- [WRITTEN INSTRUCTION] Everything from the line with "From the alternatives" through the last line of the records below should be copied exactly, both ends included.

##### SUPPLIED MATERIAL #####

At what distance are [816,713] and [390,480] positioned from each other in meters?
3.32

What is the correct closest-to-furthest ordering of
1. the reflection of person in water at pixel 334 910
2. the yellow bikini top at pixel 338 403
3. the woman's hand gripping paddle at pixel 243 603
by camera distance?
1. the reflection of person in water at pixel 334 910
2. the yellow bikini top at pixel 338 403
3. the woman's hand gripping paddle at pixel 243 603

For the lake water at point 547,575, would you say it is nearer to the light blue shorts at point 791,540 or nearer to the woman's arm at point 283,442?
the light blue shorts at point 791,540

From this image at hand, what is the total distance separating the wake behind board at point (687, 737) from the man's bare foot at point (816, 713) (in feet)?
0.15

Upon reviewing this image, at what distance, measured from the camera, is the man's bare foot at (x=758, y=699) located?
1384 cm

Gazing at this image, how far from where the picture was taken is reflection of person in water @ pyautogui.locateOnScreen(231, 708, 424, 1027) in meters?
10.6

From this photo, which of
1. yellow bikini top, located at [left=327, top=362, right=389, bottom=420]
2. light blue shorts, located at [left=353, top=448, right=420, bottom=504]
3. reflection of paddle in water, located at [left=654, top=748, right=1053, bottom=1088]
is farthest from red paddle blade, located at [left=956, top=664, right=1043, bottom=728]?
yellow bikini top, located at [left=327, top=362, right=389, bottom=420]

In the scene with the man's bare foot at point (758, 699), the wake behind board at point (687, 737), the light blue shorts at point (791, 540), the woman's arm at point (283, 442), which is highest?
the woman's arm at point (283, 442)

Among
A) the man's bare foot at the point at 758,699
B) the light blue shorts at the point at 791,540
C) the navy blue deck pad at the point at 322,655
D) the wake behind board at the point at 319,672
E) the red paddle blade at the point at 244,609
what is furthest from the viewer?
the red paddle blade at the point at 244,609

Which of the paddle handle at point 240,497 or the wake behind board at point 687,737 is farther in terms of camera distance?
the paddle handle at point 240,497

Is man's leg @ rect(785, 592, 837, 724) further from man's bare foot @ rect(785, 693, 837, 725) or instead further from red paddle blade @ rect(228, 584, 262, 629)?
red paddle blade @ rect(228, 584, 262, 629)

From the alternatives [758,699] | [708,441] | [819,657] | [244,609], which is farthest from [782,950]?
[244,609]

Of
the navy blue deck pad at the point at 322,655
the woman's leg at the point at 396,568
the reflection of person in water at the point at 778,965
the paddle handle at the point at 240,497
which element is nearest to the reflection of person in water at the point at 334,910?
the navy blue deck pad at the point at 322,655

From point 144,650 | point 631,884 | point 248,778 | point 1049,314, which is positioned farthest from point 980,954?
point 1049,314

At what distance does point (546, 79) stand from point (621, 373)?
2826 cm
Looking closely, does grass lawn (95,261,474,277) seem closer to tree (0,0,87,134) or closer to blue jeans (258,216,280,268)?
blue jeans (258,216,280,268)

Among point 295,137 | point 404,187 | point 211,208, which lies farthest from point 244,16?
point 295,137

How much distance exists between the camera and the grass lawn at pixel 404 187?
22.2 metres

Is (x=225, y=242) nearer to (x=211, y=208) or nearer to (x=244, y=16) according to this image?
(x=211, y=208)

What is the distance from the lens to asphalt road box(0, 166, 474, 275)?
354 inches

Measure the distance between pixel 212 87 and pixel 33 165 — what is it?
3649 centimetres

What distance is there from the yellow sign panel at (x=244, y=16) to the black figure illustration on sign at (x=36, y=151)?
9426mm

#####

- [RESPONSE FOR THIS EXERCISE]
From the alternatives [758,699] | [708,441] | [819,657] | [244,609], which is farthest from [782,950]?
[244,609]

Of
the navy blue deck pad at the point at 322,655
the woman's leg at the point at 396,568
the reflection of person in water at the point at 778,965
the paddle handle at the point at 240,497
which element is nearest to the reflection of person in water at the point at 334,910?
the navy blue deck pad at the point at 322,655

From point 144,650 | point 631,884 | point 248,778 | point 1049,314, which is positioned farthest from point 980,954?
point 1049,314

At what distance does point (546, 79) stand from point (621, 373)?
2826 cm
Looking closely, does grass lawn (95,261,474,277) seem closer to tree (0,0,87,134) or closer to blue jeans (258,216,280,268)?
blue jeans (258,216,280,268)

Among point 295,137 | point 404,187 | point 211,208, which lies farthest from point 244,16?
point 295,137

How much distance exists between the camera and the grass lawn at pixel 404 187?
22.2 metres

Is (x=225, y=242) nearer to (x=211, y=208) or nearer to (x=244, y=16) according to this image?
(x=211, y=208)

What is the distance from the lens to asphalt road box(0, 166, 474, 275)?
354 inches

Measure the distance between pixel 212 87 and pixel 33 165 — what is it?
3649 centimetres

What distance is there from the yellow sign panel at (x=244, y=16) to the black figure illustration on sign at (x=36, y=151)?
9426mm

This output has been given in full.